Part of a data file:
-------

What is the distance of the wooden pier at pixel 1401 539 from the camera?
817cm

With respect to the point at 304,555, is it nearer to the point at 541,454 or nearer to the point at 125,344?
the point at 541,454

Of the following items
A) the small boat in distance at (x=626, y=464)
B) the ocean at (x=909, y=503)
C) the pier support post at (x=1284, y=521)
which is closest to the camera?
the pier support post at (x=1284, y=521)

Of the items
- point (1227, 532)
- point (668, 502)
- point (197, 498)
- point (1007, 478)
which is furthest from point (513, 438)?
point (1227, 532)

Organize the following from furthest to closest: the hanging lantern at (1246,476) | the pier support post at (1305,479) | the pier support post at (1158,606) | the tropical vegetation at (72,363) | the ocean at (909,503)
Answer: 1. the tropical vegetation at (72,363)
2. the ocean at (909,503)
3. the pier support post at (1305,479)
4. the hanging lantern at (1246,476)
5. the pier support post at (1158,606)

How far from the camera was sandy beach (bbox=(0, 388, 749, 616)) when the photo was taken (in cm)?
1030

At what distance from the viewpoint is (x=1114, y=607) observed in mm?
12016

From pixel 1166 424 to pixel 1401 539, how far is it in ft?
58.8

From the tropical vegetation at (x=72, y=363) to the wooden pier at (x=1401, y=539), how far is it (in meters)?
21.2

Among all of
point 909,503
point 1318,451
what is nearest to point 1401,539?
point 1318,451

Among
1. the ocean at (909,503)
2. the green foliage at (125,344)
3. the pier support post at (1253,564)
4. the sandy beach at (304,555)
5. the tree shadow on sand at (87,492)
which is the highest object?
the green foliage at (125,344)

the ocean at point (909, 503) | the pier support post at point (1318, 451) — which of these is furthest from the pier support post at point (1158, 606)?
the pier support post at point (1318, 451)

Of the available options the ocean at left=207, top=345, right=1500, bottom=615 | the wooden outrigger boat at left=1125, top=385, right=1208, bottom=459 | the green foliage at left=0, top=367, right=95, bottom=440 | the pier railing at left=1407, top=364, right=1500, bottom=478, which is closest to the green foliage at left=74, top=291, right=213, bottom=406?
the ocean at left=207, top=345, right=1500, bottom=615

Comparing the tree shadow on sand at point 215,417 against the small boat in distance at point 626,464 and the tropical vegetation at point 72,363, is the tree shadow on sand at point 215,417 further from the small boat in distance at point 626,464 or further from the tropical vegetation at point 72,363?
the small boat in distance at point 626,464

-------

TASK DESCRIPTION: Please copy the listing above word for word, from its first line to its last.

ANSWER FOR THIS EXERCISE:
What is the distance of the wooden pier at pixel 1401 539 from the camera?
817cm

With respect to the point at 304,555, is it nearer to the point at 541,454 or nearer to the point at 125,344?
the point at 541,454

Of the following items
A) the small boat in distance at (x=626, y=464)
B) the ocean at (x=909, y=503)
C) the pier support post at (x=1284, y=521)
which is closest to the camera?
the pier support post at (x=1284, y=521)

Of the items
- point (1227, 532)
- point (668, 502)
- point (197, 498)
- point (1007, 478)
which is furthest from point (513, 438)?
point (1227, 532)

Organize the following from furthest to closest: the hanging lantern at (1246,476) | the pier support post at (1305,479) | the pier support post at (1158,606) | the tropical vegetation at (72,363) | the ocean at (909,503)
Answer: 1. the tropical vegetation at (72,363)
2. the ocean at (909,503)
3. the pier support post at (1305,479)
4. the hanging lantern at (1246,476)
5. the pier support post at (1158,606)

How far from the camera was sandy beach (bbox=(0, 388, 749, 616)) when the photo was taken (in cm)?
1030

At what distance from the viewpoint is (x=1114, y=607) observed in mm?
12016

From pixel 1166 424 to pixel 1401 539, how far is it in ft?
58.8

From the tropical vegetation at (x=72, y=363) to the wooden pier at (x=1401, y=539), how far is it (in meters)?
21.2

Among all of
point 909,503
point 1318,451
what is nearest to point 1401,539?
point 1318,451

Among
1. the ocean at (909,503)
2. the green foliage at (125,344)
3. the pier support post at (1253,564)
4. the sandy beach at (304,555)
5. the tree shadow on sand at (87,492)
which is the highest object?
the green foliage at (125,344)

the ocean at point (909, 503) | the pier support post at point (1318, 451) — which of these is furthest from the pier support post at point (1158, 606)?
the pier support post at point (1318, 451)

Of the available options the ocean at left=207, top=345, right=1500, bottom=615 | the wooden outrigger boat at left=1125, top=385, right=1208, bottom=459 | the green foliage at left=0, top=367, right=95, bottom=440 | the pier railing at left=1407, top=364, right=1500, bottom=478, which is closest to the green foliage at left=74, top=291, right=213, bottom=406?
the ocean at left=207, top=345, right=1500, bottom=615

Comparing the tree shadow on sand at point 215,417 against the small boat in distance at point 626,464 and the tropical vegetation at point 72,363, is the tree shadow on sand at point 215,417 further from the small boat in distance at point 626,464 or further from the tropical vegetation at point 72,363?
the small boat in distance at point 626,464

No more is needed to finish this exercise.